SUPPLIED DATA START
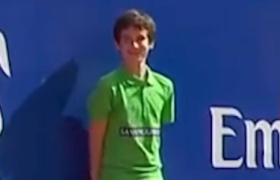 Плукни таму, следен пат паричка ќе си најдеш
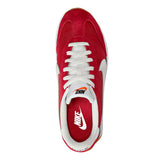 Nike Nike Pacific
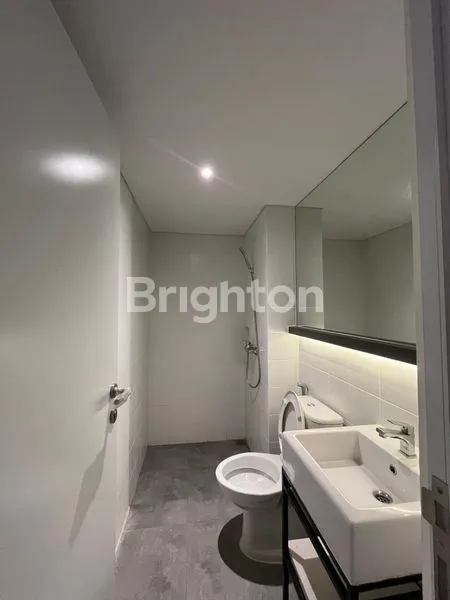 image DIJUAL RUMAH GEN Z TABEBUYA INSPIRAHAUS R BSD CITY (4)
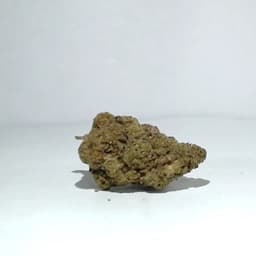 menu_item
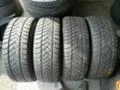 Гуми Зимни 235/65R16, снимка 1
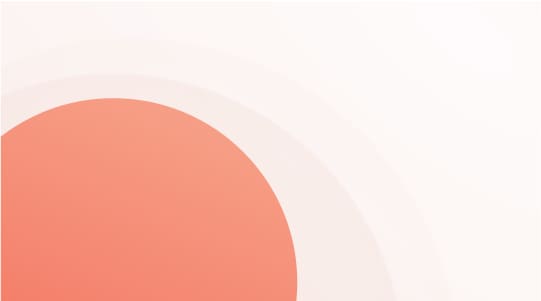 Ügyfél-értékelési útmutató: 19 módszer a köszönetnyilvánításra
SUPPLIED DATA END
SUPPLIED DATA START
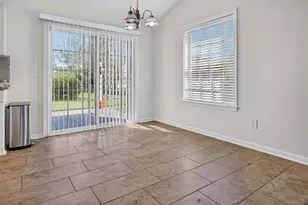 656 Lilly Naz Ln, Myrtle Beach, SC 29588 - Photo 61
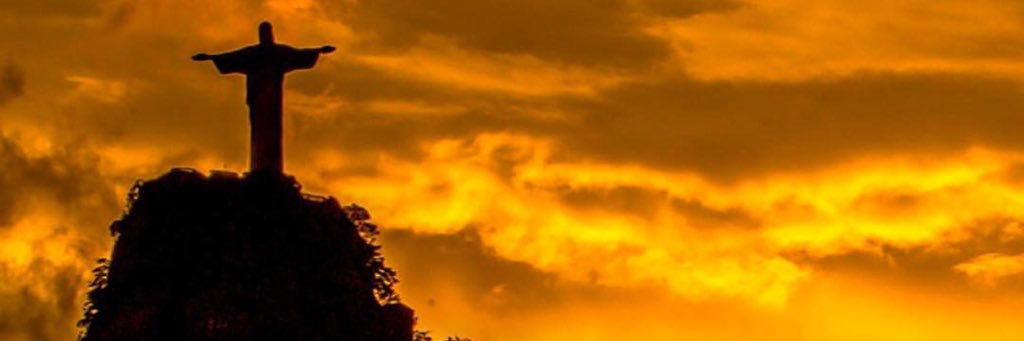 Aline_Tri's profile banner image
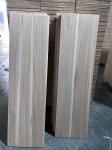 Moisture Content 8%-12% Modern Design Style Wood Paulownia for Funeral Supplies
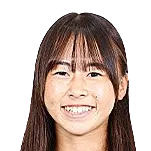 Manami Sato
SUPPLIED DATA END
SUPPLIED DATA START
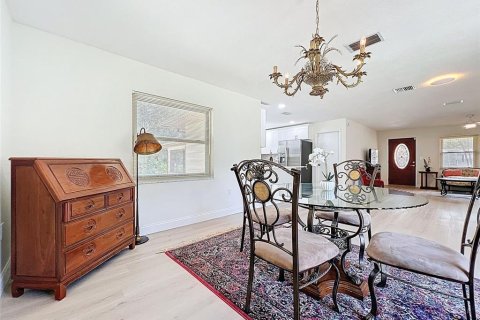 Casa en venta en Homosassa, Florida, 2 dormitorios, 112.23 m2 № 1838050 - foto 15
SUPPLIED DATA END
Make an exact copy of the lines above, beginning with the line with "image DIJUAL RUMAH" and ending with the line with "Ügyfél-értékelési útmutató: 19", and keep the pictures out of it.

ANSWER BOX -
 image DIJUAL RUMAH GEN Z TABEBUYA INSPIRAHAUS R BSD CITY (4)
 menu_item
 Гуми Зимни 235/65R16, снимка 1
 Ügyfél-értékelési útmutató: 19 módszer a köszönetnyilvánításra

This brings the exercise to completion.